The voice picker groups options by language, with English and Hindi shown first, followed by other available languages. Each voice has a preview button so you can hear a short sample before committing — no need to read through a whole paragraph just to find out a voice doesn't suit your ear. Once you've picked a favorite, Listeny remembers it for next time, along with your preferred reading speed.

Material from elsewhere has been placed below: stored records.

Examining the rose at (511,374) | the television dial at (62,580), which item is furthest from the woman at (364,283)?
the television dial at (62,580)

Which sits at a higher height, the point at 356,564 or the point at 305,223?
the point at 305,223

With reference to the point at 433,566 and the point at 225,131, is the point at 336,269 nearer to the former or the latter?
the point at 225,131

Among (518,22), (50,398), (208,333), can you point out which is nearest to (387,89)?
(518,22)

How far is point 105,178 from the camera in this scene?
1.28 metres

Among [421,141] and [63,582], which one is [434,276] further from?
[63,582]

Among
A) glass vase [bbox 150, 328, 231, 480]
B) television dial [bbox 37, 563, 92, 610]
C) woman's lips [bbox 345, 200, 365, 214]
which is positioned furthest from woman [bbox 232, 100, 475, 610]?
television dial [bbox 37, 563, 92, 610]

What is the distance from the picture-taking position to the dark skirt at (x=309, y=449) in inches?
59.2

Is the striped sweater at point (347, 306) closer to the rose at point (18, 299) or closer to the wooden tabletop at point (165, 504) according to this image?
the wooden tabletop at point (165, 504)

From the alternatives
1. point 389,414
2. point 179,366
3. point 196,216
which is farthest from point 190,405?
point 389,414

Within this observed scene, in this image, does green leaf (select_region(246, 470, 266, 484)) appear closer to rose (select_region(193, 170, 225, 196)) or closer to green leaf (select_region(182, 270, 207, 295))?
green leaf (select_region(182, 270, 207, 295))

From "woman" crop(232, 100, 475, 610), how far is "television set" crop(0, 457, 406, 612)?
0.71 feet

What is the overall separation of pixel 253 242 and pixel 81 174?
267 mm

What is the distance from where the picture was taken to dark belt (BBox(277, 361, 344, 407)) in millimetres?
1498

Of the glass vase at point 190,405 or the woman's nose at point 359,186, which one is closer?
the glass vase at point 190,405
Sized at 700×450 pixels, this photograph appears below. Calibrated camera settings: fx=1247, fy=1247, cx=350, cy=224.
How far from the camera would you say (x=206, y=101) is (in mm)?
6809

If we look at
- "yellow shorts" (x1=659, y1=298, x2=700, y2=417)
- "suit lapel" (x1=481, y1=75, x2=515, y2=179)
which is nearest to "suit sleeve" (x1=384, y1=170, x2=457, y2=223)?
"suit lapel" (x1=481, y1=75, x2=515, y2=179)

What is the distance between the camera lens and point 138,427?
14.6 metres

Hearing your text spoken aloud is useful well beyond passive listening. Writers use it to catch clunky phrasing before sharing a draft. Language learners use it to hear correct pronunciation. And anyone curious how a script, speech, or announcement will sound out loud can preview it in seconds. If you'd rather work in your browser without switching tabs, see text to speech online. Want to convert a longer passage into something you can listen to end-to-end? Try convert text to audio. Or explore the AI text reader for a broader reading companion built on the same voices.
Once you've found a voice you like, Listeny's text reader online gives that voice a full reading layout with highlighting and themes. If you just want to paste something and hear it back quickly, read text aloud is the most direct path. And the same voices work for documents too — try the PDF to speech converter to hear a PDF read aloud.
It depends on your device and browser, since Listeny uses the voices already installed on your system. Most modern browsers include a range of English voices plus several other languages, grouped in the voice picker so you can browse by language.
Yes. Open the voice picker to see voices grouped by language, with accents shown where a language has more than one (for example, UK and US English). Select any voice and your text will be read in that accent immediately.
Quality varies by voice and device, but most modern browsers include natural-sounding voices rather than the flat, robotic voices of older systems. Try a few from the picker — each has a preview button so you can hear it before choosing.
Yes. Every voice in the picker has a small preview button that plays a short sample line in that voice's language, so you can compare a few options before settling on one.
Listeny is designed for personal listening — reading articles, notes, and documents aloud — rather than producing studio-quality voiceover audio for publishing. It can still be useful for quickly hearing how a script sounds read aloud before recording it properly.
Yes. Once you pick a voice (and speed), Listeny remembers your choice locally so it's ready the next time you open the page — no need to reselect it every visit.
Pitch isn't adjustable directly, but speed is, from slower to faster. Switching to a different voice also changes the overall tone and pitch, since each voice has its own natural character.
The voices come from your browser and operating system's built-in speech engine — the same one used by accessibility features like screen readers. Listeny doesn't add extra voices of its own; it gives you an easy way to browse and use the ones you already have.